Your instructions:
Update the data from the line containing "Which would you say, of" through the end, inclusive, by changing "stone pillar" to "stone column" and leaving everything else the same. Return only those lines.

■ ■ ■ ■ ■

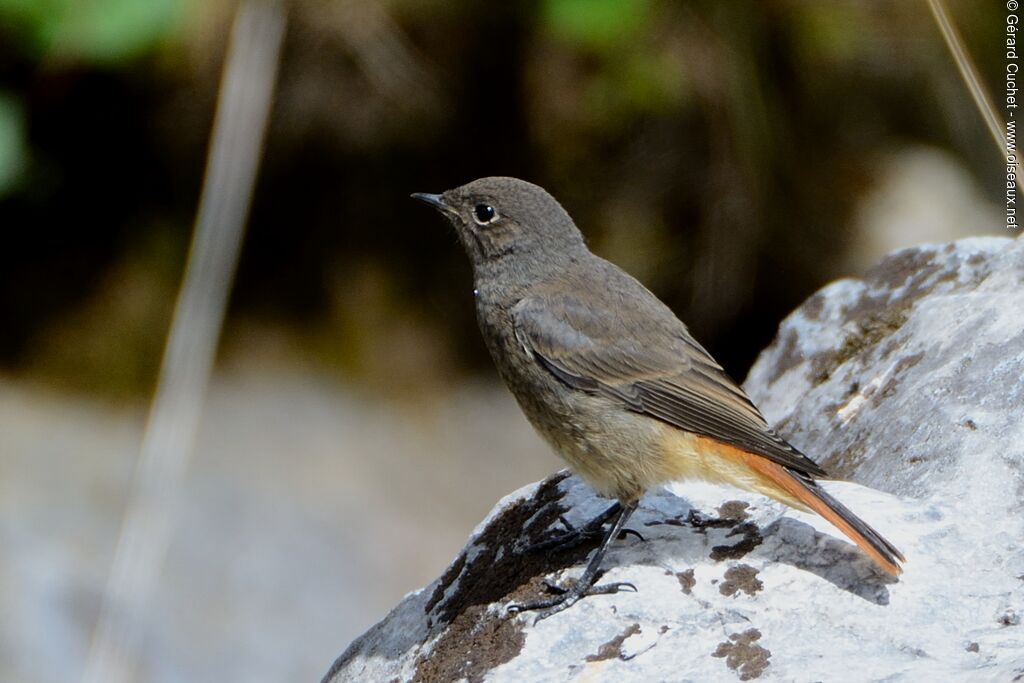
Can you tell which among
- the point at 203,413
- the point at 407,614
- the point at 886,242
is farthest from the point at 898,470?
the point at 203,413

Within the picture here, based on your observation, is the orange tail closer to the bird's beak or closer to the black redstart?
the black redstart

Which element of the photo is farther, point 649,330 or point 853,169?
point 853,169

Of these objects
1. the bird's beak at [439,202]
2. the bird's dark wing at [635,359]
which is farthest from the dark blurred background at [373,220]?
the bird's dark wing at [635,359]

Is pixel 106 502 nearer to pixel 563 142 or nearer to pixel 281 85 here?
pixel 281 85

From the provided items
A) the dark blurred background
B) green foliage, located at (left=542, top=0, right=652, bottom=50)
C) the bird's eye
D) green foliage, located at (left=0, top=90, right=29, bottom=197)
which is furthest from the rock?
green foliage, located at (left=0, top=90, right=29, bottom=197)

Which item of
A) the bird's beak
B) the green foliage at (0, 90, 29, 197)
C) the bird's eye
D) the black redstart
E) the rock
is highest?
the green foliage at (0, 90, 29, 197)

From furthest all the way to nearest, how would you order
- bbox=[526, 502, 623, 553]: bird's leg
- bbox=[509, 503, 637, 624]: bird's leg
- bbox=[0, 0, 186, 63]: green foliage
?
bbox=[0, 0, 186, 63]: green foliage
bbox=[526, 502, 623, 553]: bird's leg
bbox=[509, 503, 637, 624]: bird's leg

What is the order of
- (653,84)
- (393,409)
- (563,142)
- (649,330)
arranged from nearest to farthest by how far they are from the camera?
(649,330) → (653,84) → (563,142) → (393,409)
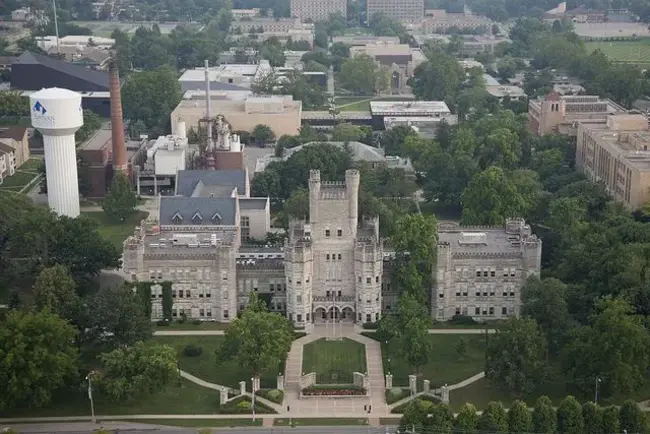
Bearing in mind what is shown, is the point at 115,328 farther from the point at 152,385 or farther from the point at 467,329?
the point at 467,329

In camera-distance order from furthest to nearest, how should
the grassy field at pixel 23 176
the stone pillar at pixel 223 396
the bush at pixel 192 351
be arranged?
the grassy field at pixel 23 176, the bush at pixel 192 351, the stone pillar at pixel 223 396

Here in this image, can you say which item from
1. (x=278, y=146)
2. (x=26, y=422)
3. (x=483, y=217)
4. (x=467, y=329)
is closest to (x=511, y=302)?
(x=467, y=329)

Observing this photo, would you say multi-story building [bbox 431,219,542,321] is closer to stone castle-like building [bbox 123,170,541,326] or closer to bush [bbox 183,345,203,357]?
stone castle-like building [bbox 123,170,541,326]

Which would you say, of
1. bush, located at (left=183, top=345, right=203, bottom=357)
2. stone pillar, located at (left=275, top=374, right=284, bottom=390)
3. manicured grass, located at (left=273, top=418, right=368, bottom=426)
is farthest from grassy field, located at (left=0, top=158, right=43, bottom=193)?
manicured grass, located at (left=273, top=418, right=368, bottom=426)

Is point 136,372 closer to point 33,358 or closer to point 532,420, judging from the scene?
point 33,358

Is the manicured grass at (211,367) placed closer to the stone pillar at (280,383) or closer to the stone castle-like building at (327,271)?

■ ■ ■ ■ ■

Solution for this problem:
Which would you say, of
1. bush, located at (left=183, top=345, right=203, bottom=357)
2. stone column, located at (left=275, top=374, right=284, bottom=390)
3. manicured grass, located at (left=273, top=418, right=368, bottom=426)
is farthest from grassy field, located at (left=0, top=158, right=43, bottom=193)?
manicured grass, located at (left=273, top=418, right=368, bottom=426)

Is point 136,372 closer to point 33,358 or closer to point 532,420, judging from the scene?
point 33,358

Is the manicured grass at (211,367) placed closer to the stone column at (280,383) or closer to the stone castle-like building at (327,271)?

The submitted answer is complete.